The Road Data Scraper is a comprehensive Python tool designed to extract and process data from the WebTRIS Traffic Flow API. It is a complete rewrite of the ONS Road Data Pipeline originally written in R. You can refer to the documentation of the ONS Road Data Pipeline here and to the WebTRIS Traffic Flow API here.

Developer Usage

To get started with the Road Data Scraper, ensure Python 3.9 is installed on your machine. If you're using Anaconda or Miniconda, you can create a virtual environment with Python 3.9 using: conda create --name py39 python=3.9

  1. Clone the repository: git clone https://github.com/dombean/road_data_scraper.git
  2. Navigate into the cloned repository: cd road_data_scraper/
  3. Install the package in editable mode: pip install -e .
  4. Change directory into the package folder: cd src/road_data_scraper/
  5. Adjust the config.ini file according to your requirements
  6. Execute the script: python main.py or python3 main.py

Project Structure

The Road Data Scraper project has the following structure:

├── config.ini
├── main.py
├── setup.cfg
├── setup.py
├── pyproject.toml
├── api_main.py
├── Dockerfile
├── src
│ ├── road_data_scraper
│ │ ├── steps
│ │ │ ├── download.py
│ │ │ ├── file_handler.py
│ │ │ └── metadata.py
│ │ └── report
│ │ ├── report.py
│ │ └── road_data_report_template.ipynb
├── tests
├── requirements.txt
├── requirements_dev.txt
├── tox.ini
└── README.md

The project directory contains the following components:

  • config.ini: Configuration file for the Road Data Scraper pipeline.
  • main.py: Main script to run the Road Data Scraper pipeline.
  • setup.cfg & setup.py & pyproject.toml: Configuration file for the Python package.
  • api_main.py: Main script for running the Road Data Scraper as a FastAPI application.
  • Dockerfile: Dockerfile for building a Docker image of the Road Data Scraper.
  • src: Directory containing the source code of the Road Data Scraper.
    • road_data_scraper: Package directory.
      • steps: Module directory containing the main modules for data scraping.
        • download.py: Module for scraping data from the WebTRIS Highways England API.
        • file_handler.py: Module for handling files and directories in the data scraping process.
        • metadata.py: Module for generating metadata for the road traffic sensor data scraping pipeline.
      • report: Module directory for generating HTML reports.
        • report.py: Module for generating HTML reports based on a template Jupyter notebook.
        • road_data_report_template.ipynb: Template Jupyter notebook for generating the HTML report.
  • requirements.txt: File listing the required Python packages for the project.
  • requirements_dev.txt: File listing additional development-specific requirements for the project.
  • tox.ini: Configuration file for running tests using the Tox testing tool.
  • tests: Directory containing test files for the project.
  • README.md: Documentation file providing an overview and instructions for using the Road Data Scraper.

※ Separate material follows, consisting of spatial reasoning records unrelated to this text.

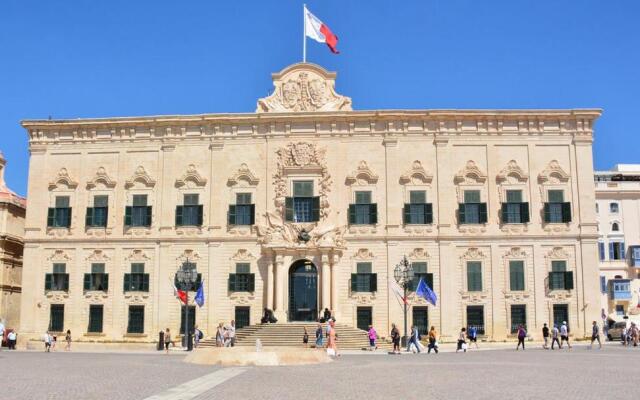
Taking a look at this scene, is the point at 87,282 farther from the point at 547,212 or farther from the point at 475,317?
the point at 547,212

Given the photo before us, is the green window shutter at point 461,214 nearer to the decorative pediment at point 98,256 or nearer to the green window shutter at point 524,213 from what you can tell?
the green window shutter at point 524,213

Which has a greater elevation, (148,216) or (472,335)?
(148,216)

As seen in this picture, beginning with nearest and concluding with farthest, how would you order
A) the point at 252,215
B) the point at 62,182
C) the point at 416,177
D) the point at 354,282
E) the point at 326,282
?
the point at 326,282, the point at 354,282, the point at 416,177, the point at 252,215, the point at 62,182

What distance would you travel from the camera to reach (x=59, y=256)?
1713 inches

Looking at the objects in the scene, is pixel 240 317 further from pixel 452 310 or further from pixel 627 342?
pixel 627 342

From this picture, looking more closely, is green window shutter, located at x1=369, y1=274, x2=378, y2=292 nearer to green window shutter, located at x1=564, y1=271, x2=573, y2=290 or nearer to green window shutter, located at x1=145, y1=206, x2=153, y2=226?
green window shutter, located at x1=564, y1=271, x2=573, y2=290

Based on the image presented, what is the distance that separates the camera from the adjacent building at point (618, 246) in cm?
6000

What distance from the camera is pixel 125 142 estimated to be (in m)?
44.4

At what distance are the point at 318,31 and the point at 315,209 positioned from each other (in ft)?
35.5

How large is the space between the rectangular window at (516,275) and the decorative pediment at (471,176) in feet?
16.6

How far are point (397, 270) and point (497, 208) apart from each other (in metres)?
7.92

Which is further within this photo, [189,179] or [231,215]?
[189,179]

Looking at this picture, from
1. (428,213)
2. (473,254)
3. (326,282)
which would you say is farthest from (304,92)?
(473,254)

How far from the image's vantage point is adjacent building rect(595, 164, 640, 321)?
6000 cm
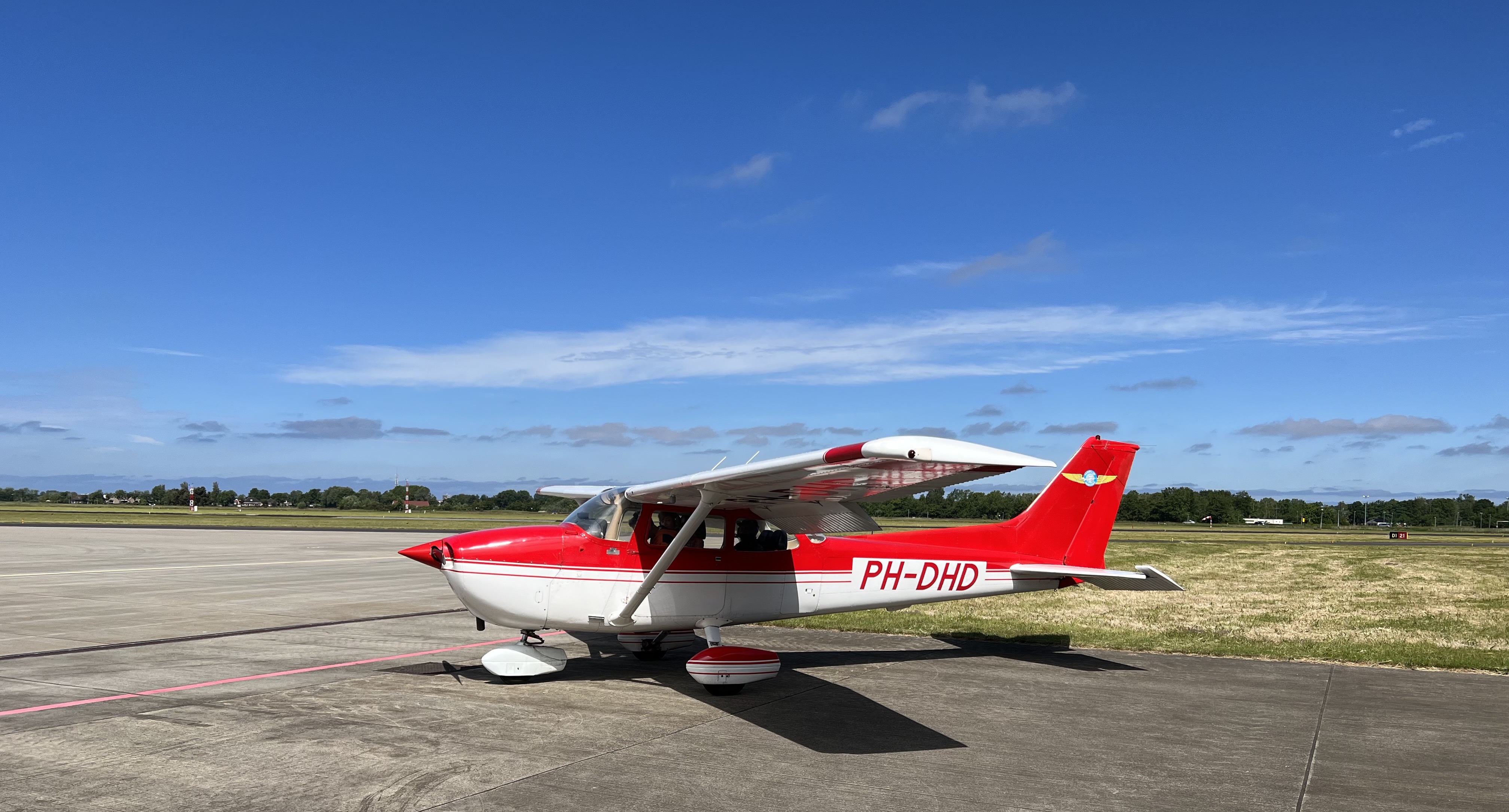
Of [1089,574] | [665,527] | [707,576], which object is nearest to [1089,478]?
[1089,574]

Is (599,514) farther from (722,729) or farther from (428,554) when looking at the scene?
(722,729)

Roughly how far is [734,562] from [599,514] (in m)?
1.52

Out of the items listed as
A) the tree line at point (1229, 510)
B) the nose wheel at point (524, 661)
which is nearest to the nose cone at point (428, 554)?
the nose wheel at point (524, 661)

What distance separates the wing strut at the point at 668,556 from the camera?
28.4ft

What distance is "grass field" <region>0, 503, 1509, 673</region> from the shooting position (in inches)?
478

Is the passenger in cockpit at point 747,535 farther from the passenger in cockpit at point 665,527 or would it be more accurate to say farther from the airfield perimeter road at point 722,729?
the airfield perimeter road at point 722,729

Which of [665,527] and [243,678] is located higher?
[665,527]

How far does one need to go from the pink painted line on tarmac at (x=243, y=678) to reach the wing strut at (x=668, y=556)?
3.08 metres

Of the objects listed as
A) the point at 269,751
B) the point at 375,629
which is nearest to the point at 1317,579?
the point at 375,629

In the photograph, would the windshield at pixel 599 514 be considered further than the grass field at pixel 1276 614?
No

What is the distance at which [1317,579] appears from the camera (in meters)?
23.4

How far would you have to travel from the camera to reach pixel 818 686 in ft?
31.1

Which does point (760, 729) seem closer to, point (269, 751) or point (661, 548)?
point (661, 548)

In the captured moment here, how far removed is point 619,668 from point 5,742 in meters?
5.36
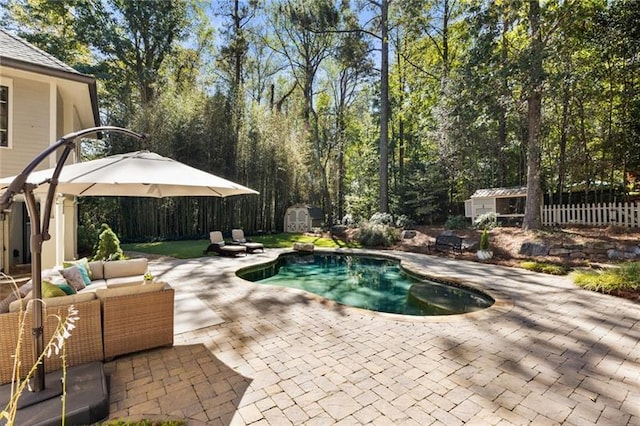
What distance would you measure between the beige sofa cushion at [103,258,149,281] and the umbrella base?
2.85 metres

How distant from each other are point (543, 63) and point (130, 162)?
10.9 m

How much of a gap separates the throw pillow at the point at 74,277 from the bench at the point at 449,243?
9365 mm

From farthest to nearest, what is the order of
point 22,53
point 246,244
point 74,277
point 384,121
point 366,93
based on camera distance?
point 366,93
point 384,121
point 246,244
point 22,53
point 74,277

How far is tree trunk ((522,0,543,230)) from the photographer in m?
8.87

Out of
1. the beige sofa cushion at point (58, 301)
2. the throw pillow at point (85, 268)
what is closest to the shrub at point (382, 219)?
the throw pillow at point (85, 268)

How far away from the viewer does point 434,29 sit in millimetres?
16047

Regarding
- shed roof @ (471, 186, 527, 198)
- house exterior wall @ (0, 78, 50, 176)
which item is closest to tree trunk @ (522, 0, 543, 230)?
shed roof @ (471, 186, 527, 198)

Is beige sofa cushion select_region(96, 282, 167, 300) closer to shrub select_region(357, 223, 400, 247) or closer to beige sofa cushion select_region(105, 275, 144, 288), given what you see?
beige sofa cushion select_region(105, 275, 144, 288)

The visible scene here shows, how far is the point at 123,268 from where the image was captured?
209 inches

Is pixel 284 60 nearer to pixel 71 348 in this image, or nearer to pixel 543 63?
pixel 543 63

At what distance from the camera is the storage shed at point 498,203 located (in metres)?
12.7

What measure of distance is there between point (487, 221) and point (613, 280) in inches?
273

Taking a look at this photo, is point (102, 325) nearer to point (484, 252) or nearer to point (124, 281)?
point (124, 281)

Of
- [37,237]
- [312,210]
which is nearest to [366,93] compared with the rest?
[312,210]
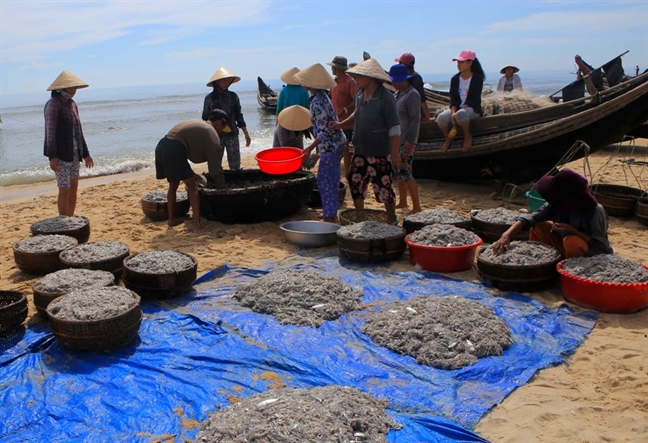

The main functionality of the Road Data Scraper resides in the src/road_data_scraper/steps directory, where the core modules for data scraping, file handling, metadata generation, and report generation are located. The road_data_report_template.ipynb file, which serves as the template for generating HTML reports, is placed inside the src/road_data_scraper/report directory.

The additional component, Dockerfile, is located in the root directory. It is used for building a Docker image of the Road Data Scraper, allowing for easy deployment and containerization of the application.

Adjusting the Config File (config.ini)

There are several configurable options in the config.ini file:

  • start_date: Specify a start date in the format %Y-%m-%d, e.g, "2021-01-01".
  • end_date: Specify an end date in the format %Y-%m-%d, e.g, "2021-01-31".
  • test_run: Set to True for testing the pipeline (runs on a subset of available URLs) and False for a complete data download.
  • generate_report: Set to True to generate a HTML report showcasing the Active and Inactive IDs for each road sensor -- MIDAS, TMU, and TAME.
  • output_path: Provide a path to save the outputs generated by the Road Data Scraper Pipeline; for example, "/home/user/Documents/"
  • rm_dir: Set to True if you're using a Google Cloud VM Instance and you don't want to store the data on the VM (assuming you set gcp_storage=True).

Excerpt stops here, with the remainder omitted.